- Directive -
Report each line in the listing below that contains the word "hand". Case counts.

- Input -
***
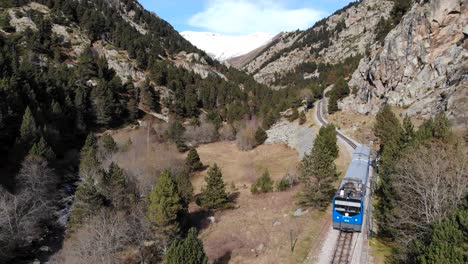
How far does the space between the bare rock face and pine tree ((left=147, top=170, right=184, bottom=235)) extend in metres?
35.2

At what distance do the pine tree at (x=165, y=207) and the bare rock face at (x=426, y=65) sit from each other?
1387 inches

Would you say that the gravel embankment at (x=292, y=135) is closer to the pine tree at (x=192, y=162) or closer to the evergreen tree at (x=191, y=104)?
the pine tree at (x=192, y=162)

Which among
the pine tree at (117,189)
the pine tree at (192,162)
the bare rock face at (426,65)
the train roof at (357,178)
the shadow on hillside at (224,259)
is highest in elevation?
the bare rock face at (426,65)

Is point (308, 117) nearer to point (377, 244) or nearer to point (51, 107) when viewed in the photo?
point (51, 107)

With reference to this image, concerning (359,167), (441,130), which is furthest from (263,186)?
(441,130)

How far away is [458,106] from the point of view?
47.0 meters

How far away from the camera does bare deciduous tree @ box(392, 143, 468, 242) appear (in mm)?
23141

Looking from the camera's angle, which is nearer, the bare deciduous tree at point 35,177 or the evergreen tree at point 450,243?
the evergreen tree at point 450,243

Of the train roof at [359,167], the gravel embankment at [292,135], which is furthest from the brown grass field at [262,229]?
the gravel embankment at [292,135]

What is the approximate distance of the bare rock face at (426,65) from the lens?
53188mm

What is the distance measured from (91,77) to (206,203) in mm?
82165

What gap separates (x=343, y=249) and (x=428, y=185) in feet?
27.5

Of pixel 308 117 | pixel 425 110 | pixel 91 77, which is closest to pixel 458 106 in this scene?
pixel 425 110

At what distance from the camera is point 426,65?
65188 millimetres
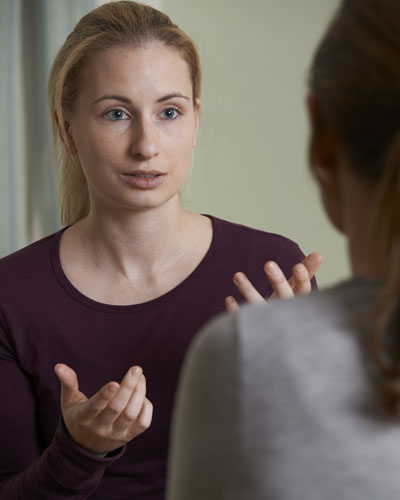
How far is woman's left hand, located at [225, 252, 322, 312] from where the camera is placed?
105 cm

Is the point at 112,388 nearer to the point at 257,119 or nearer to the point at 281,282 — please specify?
the point at 281,282

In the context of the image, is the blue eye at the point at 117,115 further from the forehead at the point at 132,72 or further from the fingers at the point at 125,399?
the fingers at the point at 125,399

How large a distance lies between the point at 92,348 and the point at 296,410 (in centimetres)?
82

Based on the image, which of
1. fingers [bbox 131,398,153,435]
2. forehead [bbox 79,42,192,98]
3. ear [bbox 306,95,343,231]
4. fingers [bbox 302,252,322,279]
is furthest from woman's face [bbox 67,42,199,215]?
ear [bbox 306,95,343,231]

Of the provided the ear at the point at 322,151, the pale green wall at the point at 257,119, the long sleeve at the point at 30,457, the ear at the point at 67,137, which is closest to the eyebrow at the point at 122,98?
the ear at the point at 67,137

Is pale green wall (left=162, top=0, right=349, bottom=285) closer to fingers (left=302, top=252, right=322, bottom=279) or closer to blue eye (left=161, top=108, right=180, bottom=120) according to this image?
blue eye (left=161, top=108, right=180, bottom=120)

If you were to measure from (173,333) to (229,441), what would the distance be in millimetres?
Result: 782

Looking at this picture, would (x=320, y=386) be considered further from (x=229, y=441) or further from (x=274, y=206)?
(x=274, y=206)

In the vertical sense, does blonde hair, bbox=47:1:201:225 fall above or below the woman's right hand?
above

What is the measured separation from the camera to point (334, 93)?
0.52 metres

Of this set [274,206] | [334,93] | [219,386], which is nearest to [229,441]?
[219,386]

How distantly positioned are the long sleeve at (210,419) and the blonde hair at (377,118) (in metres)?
0.10

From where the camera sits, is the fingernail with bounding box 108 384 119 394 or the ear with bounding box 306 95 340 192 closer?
the ear with bounding box 306 95 340 192

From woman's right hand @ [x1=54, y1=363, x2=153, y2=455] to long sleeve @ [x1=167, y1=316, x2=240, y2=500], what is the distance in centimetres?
41
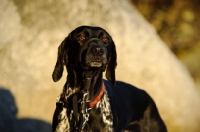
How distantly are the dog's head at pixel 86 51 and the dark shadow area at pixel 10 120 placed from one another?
1928 mm

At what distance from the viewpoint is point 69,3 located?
6121mm

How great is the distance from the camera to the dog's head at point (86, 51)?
12.0 feet

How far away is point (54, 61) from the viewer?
5922 millimetres

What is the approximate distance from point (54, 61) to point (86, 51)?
7.55 ft

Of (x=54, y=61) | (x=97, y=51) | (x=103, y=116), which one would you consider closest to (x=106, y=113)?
(x=103, y=116)

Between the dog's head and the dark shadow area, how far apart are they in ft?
6.33

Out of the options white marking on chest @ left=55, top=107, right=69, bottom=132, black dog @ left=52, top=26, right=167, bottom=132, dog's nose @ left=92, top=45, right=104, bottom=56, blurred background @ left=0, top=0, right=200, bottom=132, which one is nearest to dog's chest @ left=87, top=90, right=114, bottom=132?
black dog @ left=52, top=26, right=167, bottom=132

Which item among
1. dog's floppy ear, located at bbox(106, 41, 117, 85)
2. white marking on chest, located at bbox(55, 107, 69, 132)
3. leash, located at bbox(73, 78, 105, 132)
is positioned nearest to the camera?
leash, located at bbox(73, 78, 105, 132)

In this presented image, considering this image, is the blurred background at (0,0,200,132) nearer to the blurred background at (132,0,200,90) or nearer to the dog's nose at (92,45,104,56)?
the blurred background at (132,0,200,90)

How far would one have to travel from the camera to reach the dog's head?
365 centimetres

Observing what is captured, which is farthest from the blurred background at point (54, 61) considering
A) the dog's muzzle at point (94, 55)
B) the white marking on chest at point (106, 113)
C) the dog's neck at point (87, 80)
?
the dog's muzzle at point (94, 55)

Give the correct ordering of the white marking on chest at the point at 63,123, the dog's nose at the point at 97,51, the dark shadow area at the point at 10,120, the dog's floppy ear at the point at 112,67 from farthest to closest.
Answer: the dark shadow area at the point at 10,120, the dog's floppy ear at the point at 112,67, the white marking on chest at the point at 63,123, the dog's nose at the point at 97,51

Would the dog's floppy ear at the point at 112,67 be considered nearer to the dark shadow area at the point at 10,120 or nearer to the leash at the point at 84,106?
the leash at the point at 84,106

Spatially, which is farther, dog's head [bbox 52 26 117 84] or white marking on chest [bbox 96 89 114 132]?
white marking on chest [bbox 96 89 114 132]
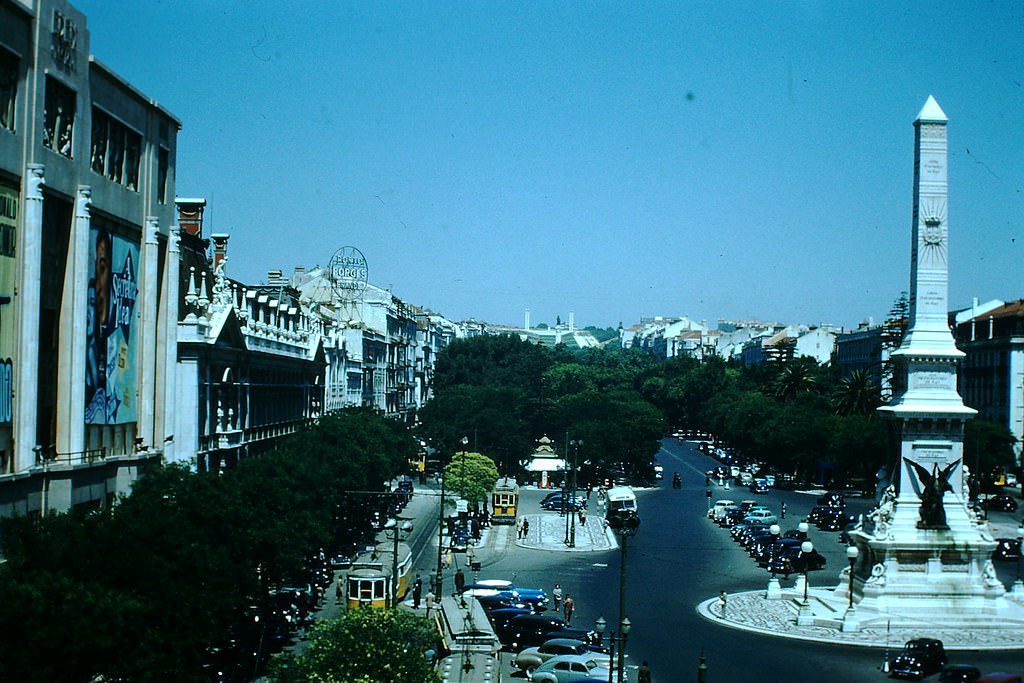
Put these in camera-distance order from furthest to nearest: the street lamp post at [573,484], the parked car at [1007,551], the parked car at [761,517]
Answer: the parked car at [761,517]
the street lamp post at [573,484]
the parked car at [1007,551]

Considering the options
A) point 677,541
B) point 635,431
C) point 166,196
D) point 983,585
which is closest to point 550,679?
point 983,585

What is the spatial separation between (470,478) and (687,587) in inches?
949

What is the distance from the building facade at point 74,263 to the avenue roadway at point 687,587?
15.4 meters

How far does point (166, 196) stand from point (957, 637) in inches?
1113

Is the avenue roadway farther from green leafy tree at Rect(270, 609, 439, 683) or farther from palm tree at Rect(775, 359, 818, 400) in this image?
palm tree at Rect(775, 359, 818, 400)

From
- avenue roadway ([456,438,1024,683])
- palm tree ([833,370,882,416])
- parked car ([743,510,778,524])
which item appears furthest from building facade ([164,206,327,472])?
palm tree ([833,370,882,416])

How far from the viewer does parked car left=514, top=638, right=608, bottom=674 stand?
114ft

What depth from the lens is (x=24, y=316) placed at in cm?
3083

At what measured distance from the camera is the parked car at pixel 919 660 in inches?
1366

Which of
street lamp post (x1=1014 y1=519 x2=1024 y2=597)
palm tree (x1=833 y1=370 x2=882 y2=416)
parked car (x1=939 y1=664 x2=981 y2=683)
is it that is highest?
palm tree (x1=833 y1=370 x2=882 y2=416)

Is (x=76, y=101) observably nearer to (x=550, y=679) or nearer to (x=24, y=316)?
(x=24, y=316)

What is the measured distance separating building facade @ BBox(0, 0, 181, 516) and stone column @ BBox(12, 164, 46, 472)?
3 centimetres

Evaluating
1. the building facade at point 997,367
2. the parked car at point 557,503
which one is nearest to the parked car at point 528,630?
the parked car at point 557,503

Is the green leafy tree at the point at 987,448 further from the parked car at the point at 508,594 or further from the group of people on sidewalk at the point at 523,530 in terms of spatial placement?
the parked car at the point at 508,594
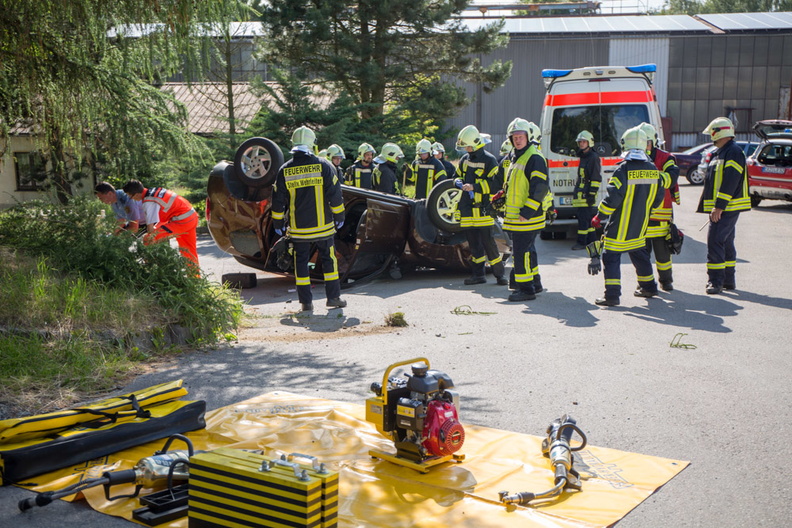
***
- Answer to this exercise -
How far is woman's left hand, located at [225, 252, 322, 312] from where the camera is placed?
In the vertical sense, does blonde hair, bbox=47:1:201:225 fall above or below the woman's right hand?
From woman's right hand @ [x1=54, y1=363, x2=153, y2=455] to long sleeve @ [x1=167, y1=316, x2=240, y2=500], what is the distance in centimetres?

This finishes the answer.